Written request
Pull out every line in the rows below that contains the word "instances", copying each one in full.
'''
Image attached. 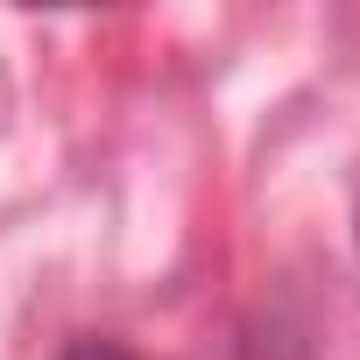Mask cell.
Returning a JSON list of instances; mask_svg holds the SVG:
<instances>
[{"mask_svg": "<svg viewBox=\"0 0 360 360\" xmlns=\"http://www.w3.org/2000/svg\"><path fill=\"white\" fill-rule=\"evenodd\" d=\"M64 360H134V353H127V346H113V339H78Z\"/></svg>", "mask_w": 360, "mask_h": 360, "instance_id": "1", "label": "cell"}]
</instances>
'''
Exercise response
Returning a JSON list of instances; mask_svg holds the SVG:
<instances>
</instances>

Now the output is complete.